BRIDGEPORT — Short term, the Lamont Administration should launch a quality rating system for preschools, improve the delivery of so-called STEM instruction, and launch low-cost loan and scholarship program tied to science, technology, engineering and math fields.

Long-term recommendations range from committing to funding the state’s Education Cost Sharing Grant at statutory levels to establishing a minimum school district size, which over time would require small school districts to consolidate or share resources.

The list of suggestions unveiled Tuesday by an Education Policy Transition Committee in a third floor open classroom space at the Fairchild Wheeler Interdistrict Campus, took up several pages.

Lt. Gov.-Elect Susan Bysiewicz sat in the front row of the presentation said the focus once Lamont takes office next month will be to do as many things as they can within existing resources.

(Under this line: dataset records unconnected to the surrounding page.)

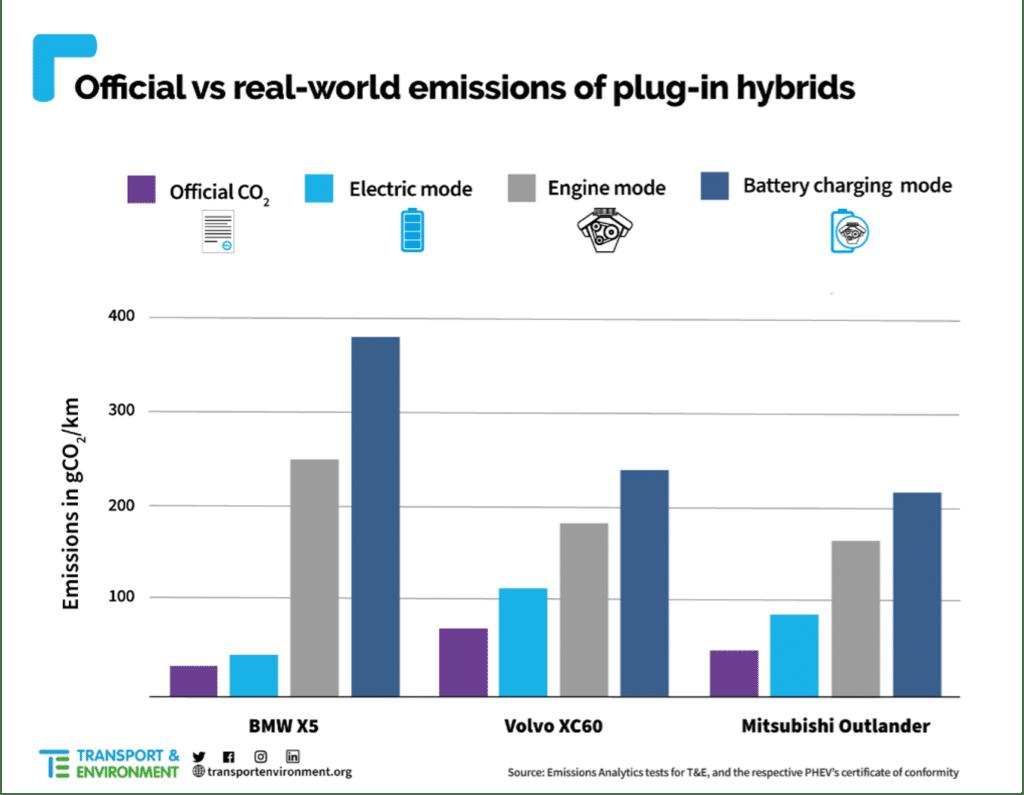 Vediamo il controverso settore delle auto ibride plug-in cercando di fare un po' di chiarezza: cosa sono? Conviene comprarne una?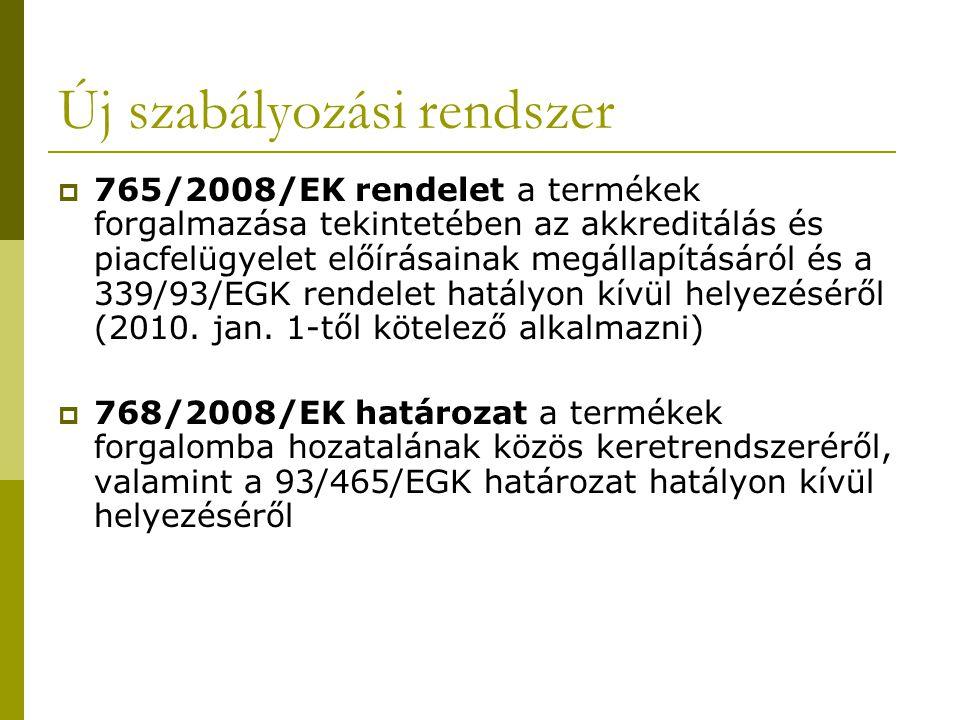 1995.évi XXVIII. tv.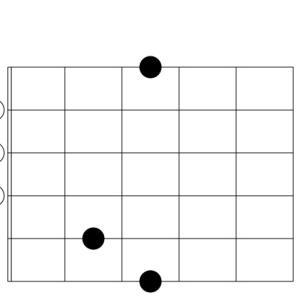 【ギター】Gコードの押さえ方の話:コード表にあまり載ってない押さえ方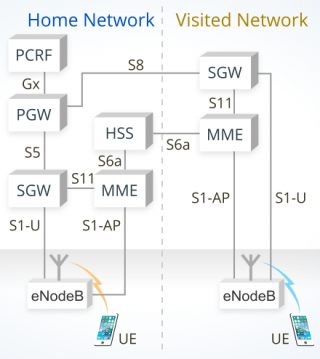 Image presenting how LTE Roaming is manageg in a conventional network
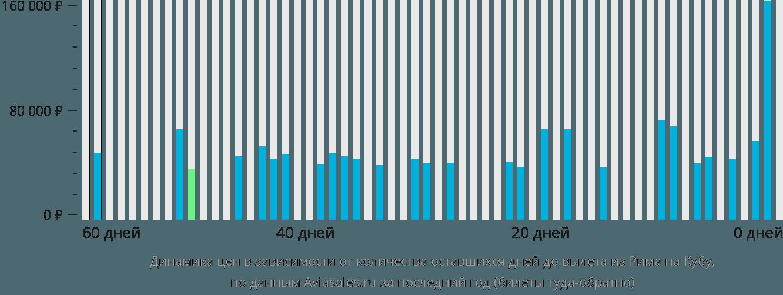 Динамика цен в зависимости от количества оставшихся дней до вылета из Рима на Кубу
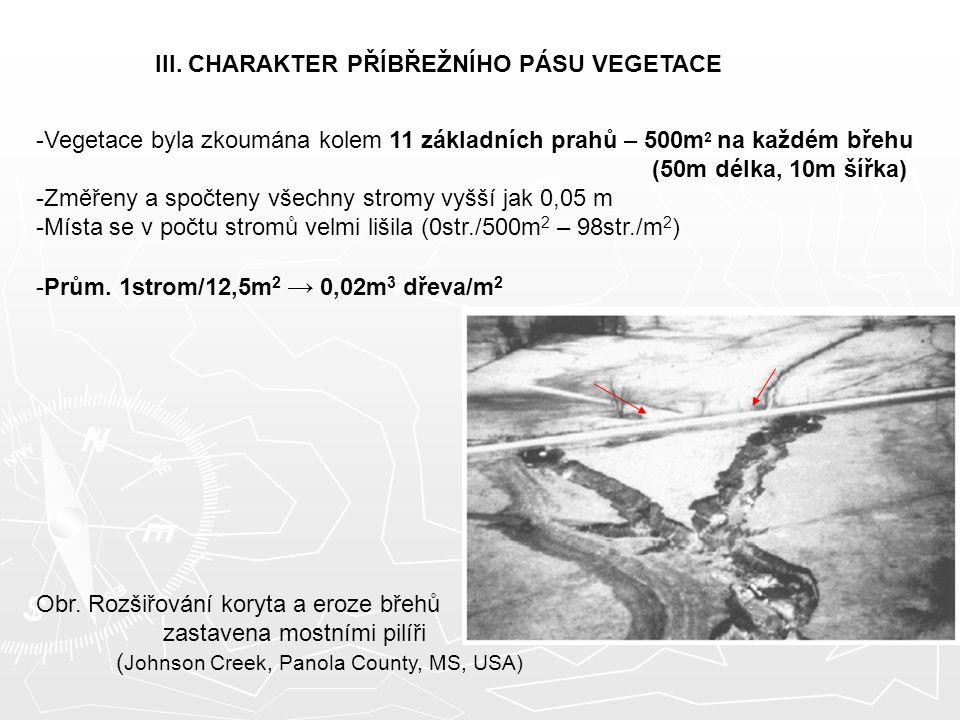 III. CHARAKTER PŘÍBŘEŽNÍHO PÁSU VEGETACE -Vegetace byla zkoumána kolem 11 základních prahů – 500m 2 na každém břehu (50m délka, 10m šířka) -Změřeny a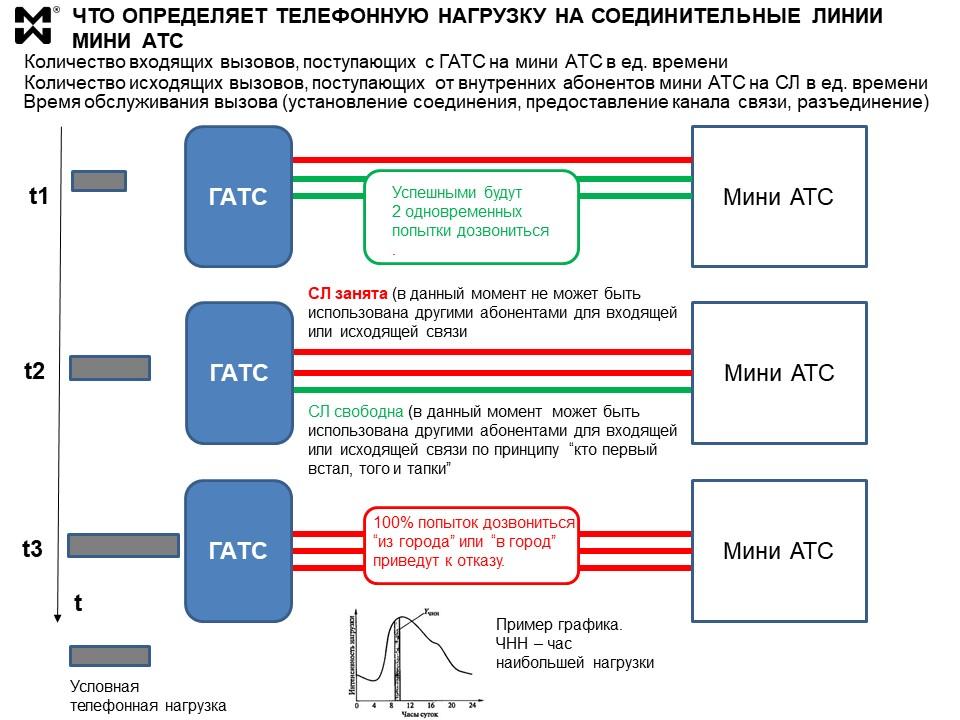 Соединительные линии мини АТС - динамика телефонной нагрузки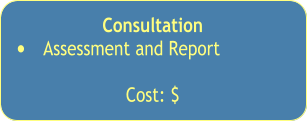 Consultation  •	Assessment and Report  Cost: $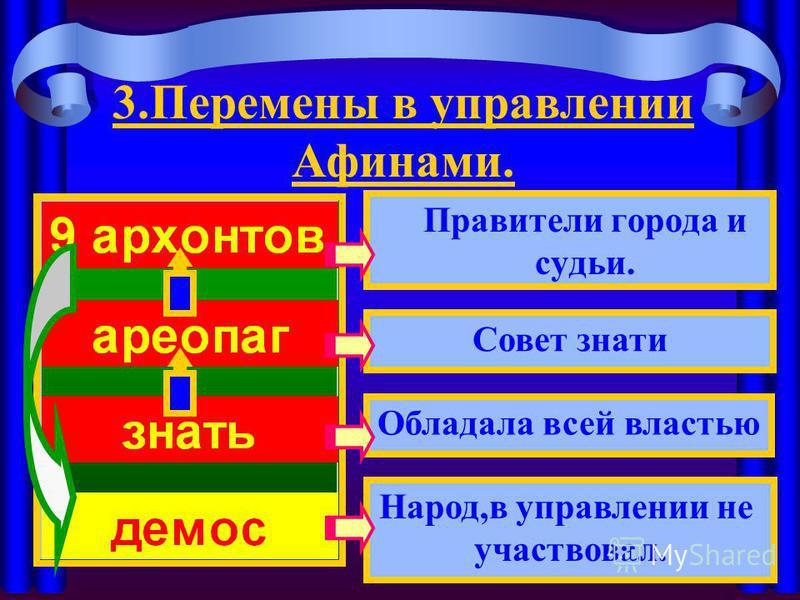 Правители города и судьи. Совет знати Народ,в управлении не участвовал. Обладала всей властью 3. Перемены в управлении Афинами.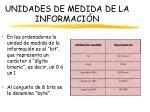 unidades de medida de la informaci n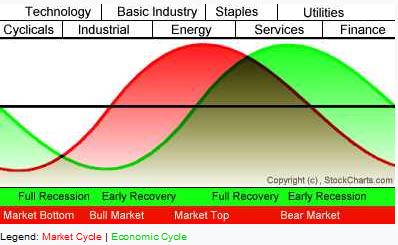 modelo de rotación sectorial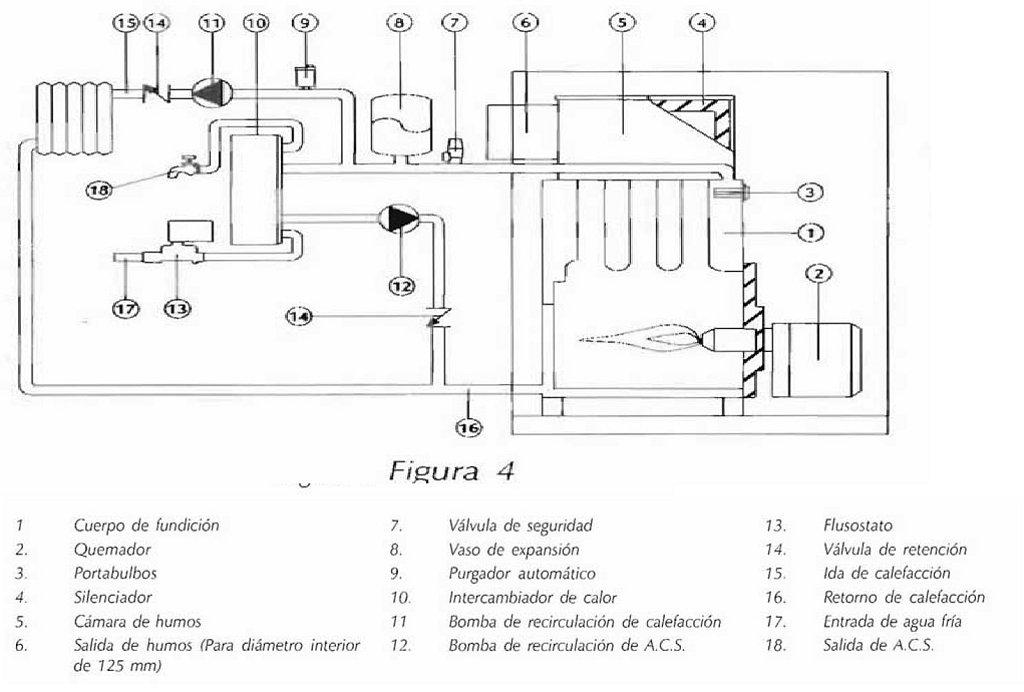 Esquema electrico caldera tifell tgk 1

“It is all about incentives, to make the cost of education and government more affordable,” Bysiewicz said after the morning session attended by members of the committee, local lawmakers and others.

Lamont and Bysiewicz have 15 transition policy committees —from women’s issue to public safety in all who have been reporting out this week on their work. The ideas will be used to formulate Lamont’s legislative agenda which is to be announced on Jan. 9, 2018.

Education, Bysiewicz said, is a top priority because it it key to improving the economy and bringing more jobs to the state.

Although many of the suggestions to come out of the education committee are not new, Bysiewicz said it is all about having the leadership to make them happen.

There are suggestions to create more “grow your own” programs that encourage school aides to become certified teachers in urban districts and making sure federal money is not left on the table when it comes to grant programs and student loans.

“I thought some of the ideas were brilliant,” Bysiewicz said.

The 18-member education committee, which has been meeting since Thanksgiving, was chaired by Yvette Melendez and Fran Rabinowitz. Rabinowitz, a former interim superintendent of schools in Bridgeport who is now director of the Connecticut Associations of Public School Superintendents.